Begitulah amatan kami tentang keseharian anak bangsa itu.
Jika
kami berpapasan disekitar dia bekerja, pastilah Pak Dasuki dengan senyuman yang khasnya, menyambut kami.
Kadang kala dengan sedikit sapaan basa basi. Dengan mengucapkan Selamat pagi,
dan bentuk gerakan tubuh lainnya. Wajah yang penuh persahabatan,
menyambut kami rombongan kecil kami. Saya pikir bukan hanya kepada rombongan kami saja, tetapi kepada komunitas lain
juga dia lakukan hal yang sama. Karena keramahan dan keluwesan dari Pak Dasuki
itu, tidak kuran, sekali-kali saya amati ada teman yang memberikan Tips
kepadanya. Baik berupa sejumlah uang dan atau bingkisan. Biasanya jawaban dari
kegembiraan pak Dasuki hanya dibayar nya dengan senyuman khasnya itu. Karena hanya
itulah yang dia miliki dan bisa ia berikan. Kepada sesama makluk hidup yang
lalu lalang, di pagi hari sekitar Taman kota Jakarta yang termashur ke seantero
negeri ini.
Sementara
Dokter Labarons rekan kami, tidak memberikan tips seperti rekan-rekan yang lain.
Tetapi dengan kapasitasnya sebagai seorang dokter, dia membantu Pak Dasuki.
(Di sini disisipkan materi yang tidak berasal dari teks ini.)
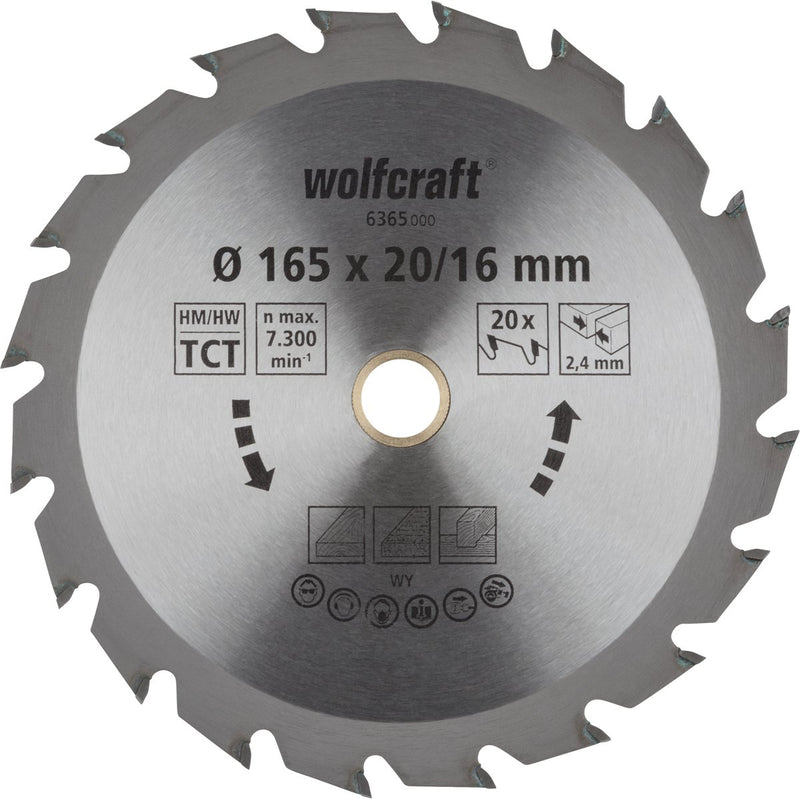 Wolfcraft - cirkelzaagblad 165x20mm - 20 tanden - zaagblad voor cirkelzaag - serie groen - 6365000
Bantuan dan pertolongan yang dibutuhkan, seseorang dalam hal obat-obatan. Dengan cara memberikan sejumlah obat, yang
dibutuhkan warga yang rajin dan bersahaja itu. Bukan memberi resep untuk
ditebus di Apotik. Karena secara ekonomi, itu menyulitkan kemampuan keuangan
sahabat kami itu. Karena kami sadar nasib kehidupan Pak Dasuki, tidak seperti
kami. Dia adalah bagian dari masyarakat marjinal di Ibukota
ini. Tentu obat-obat dimaksud, sesuai dengan diskusi dan diagnosa singkat pada
saat ketemu suatu pagi. Biasanya besok paginya, Dokter Labarons membawa dan
memberi obat yang sesuai, dengan keluhan Pak Dasuki sehari sebelumnya. Tentu
dengan catatan Pak Dasuki, tidak perlu
membayar biaya obat itu alias gratis.
Bagi
Pak Dokter rekan kami itu, cukup lah dibayar oleh Bapak yang memliki 4 (empat)orang
anak itu, dengan bekerja rajin, membersihkan taman kami berjogging ria itu.Tidak
lebih dan tidak kurang. Karya yang diamini dan diiyakan, Pak Rene rekan saya
yang lain. Begitulah antara lain bentuk kepedulian diantara kami, yang berolah
raga pagi di Monas itu kepada sejumlah anak bangsa, yang menjadi mitra kami
disana. Kami yang menikmati fasilitas taman kota dengan berolah raga. Mereka yang
mengurus taman, dimana kami boleh menikmati kebersihan dan keindahan Taman Kota
itu.
Suatu
pagi Dokter Labarons mengatakan ke Pak Dasuki dengan pesan yang agak rumor, ”Pak Dasuki harus sehat, jangan cepat mati
ya, nanti tidak ada yang membersihkan dan urus Taman Monas ini”. Lalu
dijawab oleh Pak Dasuki dengan sederetan kata yang singkat namun penuh makna, ”Pak
Dokter, saya masih mau hidup lebih lama lagi, menikmati pemberiaan yang diatas
sana katanya sambil menengadah ”. Sambil berjalan saya tanyakan
kepada Pak Dokter sahabat saya kental itu, kira-kira apa maksudnya mengatakan
kalimat itu. Dengan rileks dan santai Dokter konsultan gratis kesehatan kami
itu mengatakan ”Kalau Pak Dasuki duluan dipanggil Tuhan, taman ini akan menjadi lebih tidak
terurus lagi, dan akan semakin kotor. Karena amatan saya dari seluruh
petugas lapangan, yang ada disini Pak Dasuki Nomor Satu”, katanya sambil mengacungkan
jempolnya. Begitulah penilaian Pak Dokter. Saya setuju dengan amatan Pak Dokter
itu ada benarnya. Memang amatan kami sepintas
Pak Dasuki mengerjakan pekerjaannya, dengan tulus dan nerimo hidup yang semakin
keras di Ibukota Negeri ini. Tentu anda pun memiliki warga yang jujur dan bersahaja seperti Pak Dasuki, Di Taman Kota anda bukan?.Bagaimana pandangan saudara. Sukses untuk anda, {N. Kristian Nainggolan }.